* [Work required] Find the line that contains "What amount of space is"; then retype it and each line after it, exactly, through the final line of the data below.

* [Available data]
━━━━━━━━
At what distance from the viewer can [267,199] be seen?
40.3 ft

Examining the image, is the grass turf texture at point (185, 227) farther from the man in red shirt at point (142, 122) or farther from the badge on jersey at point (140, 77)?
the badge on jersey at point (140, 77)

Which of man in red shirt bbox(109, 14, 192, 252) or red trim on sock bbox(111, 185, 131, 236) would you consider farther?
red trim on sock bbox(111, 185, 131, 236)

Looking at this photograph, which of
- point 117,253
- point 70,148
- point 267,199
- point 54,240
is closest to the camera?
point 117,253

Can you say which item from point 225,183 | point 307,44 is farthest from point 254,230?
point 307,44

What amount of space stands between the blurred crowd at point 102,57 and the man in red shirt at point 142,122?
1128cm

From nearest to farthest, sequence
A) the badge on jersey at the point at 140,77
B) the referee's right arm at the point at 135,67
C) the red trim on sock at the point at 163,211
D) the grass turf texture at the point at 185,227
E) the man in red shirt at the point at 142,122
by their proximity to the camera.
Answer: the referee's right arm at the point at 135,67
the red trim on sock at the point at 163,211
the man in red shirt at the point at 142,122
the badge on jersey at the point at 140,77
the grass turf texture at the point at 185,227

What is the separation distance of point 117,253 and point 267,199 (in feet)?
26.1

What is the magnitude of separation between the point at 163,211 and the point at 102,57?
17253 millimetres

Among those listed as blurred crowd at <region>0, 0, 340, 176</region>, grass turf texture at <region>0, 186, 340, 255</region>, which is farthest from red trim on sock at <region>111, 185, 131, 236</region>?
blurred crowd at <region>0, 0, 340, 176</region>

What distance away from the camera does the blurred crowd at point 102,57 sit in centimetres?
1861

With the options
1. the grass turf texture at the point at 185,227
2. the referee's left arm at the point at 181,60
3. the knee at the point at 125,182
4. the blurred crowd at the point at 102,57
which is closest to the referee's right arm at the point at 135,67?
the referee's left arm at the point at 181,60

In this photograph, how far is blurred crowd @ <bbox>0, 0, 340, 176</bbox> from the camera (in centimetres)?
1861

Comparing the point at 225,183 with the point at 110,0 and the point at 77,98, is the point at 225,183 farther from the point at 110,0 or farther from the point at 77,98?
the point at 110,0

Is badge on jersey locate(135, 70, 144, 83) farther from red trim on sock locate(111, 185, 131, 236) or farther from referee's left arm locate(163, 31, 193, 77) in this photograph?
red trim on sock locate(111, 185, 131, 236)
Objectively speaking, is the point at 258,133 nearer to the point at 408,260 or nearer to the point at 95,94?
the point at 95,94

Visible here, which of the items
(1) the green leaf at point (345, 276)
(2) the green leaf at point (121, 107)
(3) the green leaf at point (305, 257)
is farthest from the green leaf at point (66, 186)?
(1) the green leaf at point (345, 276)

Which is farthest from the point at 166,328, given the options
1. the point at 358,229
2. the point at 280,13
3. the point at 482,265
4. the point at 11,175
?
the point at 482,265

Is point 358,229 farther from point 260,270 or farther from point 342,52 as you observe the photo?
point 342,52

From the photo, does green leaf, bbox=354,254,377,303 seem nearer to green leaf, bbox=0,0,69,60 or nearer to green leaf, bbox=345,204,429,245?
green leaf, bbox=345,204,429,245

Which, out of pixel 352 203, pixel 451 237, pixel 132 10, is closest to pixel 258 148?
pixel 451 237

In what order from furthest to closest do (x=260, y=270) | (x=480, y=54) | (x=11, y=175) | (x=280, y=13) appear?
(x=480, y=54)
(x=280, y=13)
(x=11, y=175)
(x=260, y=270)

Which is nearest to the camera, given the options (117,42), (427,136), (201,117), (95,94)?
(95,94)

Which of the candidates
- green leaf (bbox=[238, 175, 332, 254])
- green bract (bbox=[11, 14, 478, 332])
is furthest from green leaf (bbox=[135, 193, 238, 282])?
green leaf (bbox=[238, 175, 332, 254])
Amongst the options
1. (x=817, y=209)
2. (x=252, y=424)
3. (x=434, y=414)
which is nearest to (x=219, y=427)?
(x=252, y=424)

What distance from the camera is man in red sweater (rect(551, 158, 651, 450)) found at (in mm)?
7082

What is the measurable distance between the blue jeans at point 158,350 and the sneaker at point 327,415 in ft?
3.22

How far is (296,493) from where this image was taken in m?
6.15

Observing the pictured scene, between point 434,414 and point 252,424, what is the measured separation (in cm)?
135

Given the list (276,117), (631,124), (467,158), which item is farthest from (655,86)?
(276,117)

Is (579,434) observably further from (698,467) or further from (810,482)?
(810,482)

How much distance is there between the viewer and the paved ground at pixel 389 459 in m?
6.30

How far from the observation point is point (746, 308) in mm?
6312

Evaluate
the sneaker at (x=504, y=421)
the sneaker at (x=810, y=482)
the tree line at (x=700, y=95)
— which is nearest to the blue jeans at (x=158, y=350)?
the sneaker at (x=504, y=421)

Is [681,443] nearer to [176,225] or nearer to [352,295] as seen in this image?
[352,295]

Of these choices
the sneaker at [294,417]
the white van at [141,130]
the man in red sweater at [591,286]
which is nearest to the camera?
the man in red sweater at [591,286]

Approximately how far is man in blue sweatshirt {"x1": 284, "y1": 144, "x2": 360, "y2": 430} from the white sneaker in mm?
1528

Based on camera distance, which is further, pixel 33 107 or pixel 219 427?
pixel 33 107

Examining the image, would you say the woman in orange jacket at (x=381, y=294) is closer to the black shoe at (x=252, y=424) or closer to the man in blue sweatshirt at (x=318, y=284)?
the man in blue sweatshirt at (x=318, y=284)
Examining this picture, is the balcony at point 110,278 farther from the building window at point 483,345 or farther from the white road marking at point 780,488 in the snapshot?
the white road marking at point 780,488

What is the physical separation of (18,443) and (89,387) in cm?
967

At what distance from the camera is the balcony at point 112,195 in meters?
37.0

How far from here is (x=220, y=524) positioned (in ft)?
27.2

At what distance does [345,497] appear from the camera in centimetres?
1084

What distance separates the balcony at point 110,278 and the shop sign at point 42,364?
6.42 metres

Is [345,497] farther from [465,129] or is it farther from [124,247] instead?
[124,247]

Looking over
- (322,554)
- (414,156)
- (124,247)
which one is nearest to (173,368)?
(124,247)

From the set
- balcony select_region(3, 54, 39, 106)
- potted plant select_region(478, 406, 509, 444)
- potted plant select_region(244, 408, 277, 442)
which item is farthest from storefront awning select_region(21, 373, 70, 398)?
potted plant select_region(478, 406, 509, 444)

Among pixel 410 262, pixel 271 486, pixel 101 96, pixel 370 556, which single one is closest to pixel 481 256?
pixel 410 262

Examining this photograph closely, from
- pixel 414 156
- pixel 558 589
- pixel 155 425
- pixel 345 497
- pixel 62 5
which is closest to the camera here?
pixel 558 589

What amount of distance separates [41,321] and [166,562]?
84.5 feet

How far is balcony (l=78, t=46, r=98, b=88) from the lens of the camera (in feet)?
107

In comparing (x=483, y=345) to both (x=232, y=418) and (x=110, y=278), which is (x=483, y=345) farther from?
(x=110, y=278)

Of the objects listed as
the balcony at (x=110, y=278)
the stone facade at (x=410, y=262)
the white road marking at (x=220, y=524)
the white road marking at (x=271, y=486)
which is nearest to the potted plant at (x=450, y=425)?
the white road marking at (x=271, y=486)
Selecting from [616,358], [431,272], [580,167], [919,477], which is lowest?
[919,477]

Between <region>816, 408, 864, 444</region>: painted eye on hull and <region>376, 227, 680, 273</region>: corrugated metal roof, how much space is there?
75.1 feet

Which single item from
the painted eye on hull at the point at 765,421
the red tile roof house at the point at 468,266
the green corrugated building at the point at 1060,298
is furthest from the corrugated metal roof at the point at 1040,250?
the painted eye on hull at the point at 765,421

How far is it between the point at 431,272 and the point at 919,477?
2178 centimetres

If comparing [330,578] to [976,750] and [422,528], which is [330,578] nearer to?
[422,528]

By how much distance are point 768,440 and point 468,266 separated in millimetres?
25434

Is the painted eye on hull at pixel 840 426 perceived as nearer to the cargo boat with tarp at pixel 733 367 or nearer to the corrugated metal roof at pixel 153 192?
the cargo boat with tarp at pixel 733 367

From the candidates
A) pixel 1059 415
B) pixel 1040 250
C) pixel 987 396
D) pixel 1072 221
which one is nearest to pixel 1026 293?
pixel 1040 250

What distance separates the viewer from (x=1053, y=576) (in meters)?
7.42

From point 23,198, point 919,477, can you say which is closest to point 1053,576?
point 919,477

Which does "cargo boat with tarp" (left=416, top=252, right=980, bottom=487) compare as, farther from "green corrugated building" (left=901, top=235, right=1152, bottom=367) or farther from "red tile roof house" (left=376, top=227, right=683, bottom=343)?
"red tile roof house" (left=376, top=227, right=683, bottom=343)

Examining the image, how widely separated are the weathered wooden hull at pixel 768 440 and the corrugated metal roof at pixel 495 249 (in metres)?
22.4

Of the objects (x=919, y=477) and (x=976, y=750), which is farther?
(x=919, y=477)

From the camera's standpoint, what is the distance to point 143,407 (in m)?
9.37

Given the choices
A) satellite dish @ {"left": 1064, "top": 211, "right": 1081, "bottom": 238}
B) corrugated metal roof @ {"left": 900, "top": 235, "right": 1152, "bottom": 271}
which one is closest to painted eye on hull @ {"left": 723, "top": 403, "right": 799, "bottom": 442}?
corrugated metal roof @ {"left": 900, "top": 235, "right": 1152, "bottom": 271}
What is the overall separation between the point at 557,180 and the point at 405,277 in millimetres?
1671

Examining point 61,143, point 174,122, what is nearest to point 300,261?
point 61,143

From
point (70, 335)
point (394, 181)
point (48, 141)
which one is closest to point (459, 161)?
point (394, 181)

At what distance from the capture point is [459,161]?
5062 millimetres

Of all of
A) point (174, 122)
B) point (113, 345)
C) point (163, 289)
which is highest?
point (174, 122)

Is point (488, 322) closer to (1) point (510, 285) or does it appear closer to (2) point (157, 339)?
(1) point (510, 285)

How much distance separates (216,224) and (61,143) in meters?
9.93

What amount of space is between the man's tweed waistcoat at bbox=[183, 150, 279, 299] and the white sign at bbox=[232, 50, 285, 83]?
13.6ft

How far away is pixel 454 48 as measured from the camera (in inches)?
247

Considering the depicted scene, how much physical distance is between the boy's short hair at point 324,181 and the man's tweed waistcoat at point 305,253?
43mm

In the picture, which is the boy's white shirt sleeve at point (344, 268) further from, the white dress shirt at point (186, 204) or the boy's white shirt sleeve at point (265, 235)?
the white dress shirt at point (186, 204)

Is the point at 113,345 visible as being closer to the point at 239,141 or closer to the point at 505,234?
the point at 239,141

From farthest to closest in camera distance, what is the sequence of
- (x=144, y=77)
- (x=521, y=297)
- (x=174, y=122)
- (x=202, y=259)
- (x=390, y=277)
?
━━━━━━━━
* [The result]
What amount of space is between the man's tweed waistcoat at bbox=[183, 150, 279, 299] and the white sign at bbox=[232, 50, 285, 83]?
13.6ft

How far away is pixel 454 48 as measured from the camera (in inches)?
247

Considering the depicted scene, how much physical distance is between the boy's short hair at point 324,181 and the man's tweed waistcoat at point 305,253?
43mm

In the picture, which is the boy's white shirt sleeve at point (344, 268) further from, the white dress shirt at point (186, 204) or the boy's white shirt sleeve at point (265, 235)?
the white dress shirt at point (186, 204)

Is the point at 113,345 visible as being closer to the point at 239,141 or closer to the point at 505,234?
the point at 239,141

From farthest to closest in camera distance, what is the sequence of
- (x=144, y=77)
- (x=521, y=297)
- (x=174, y=122)
- (x=202, y=259)
- (x=390, y=277)
?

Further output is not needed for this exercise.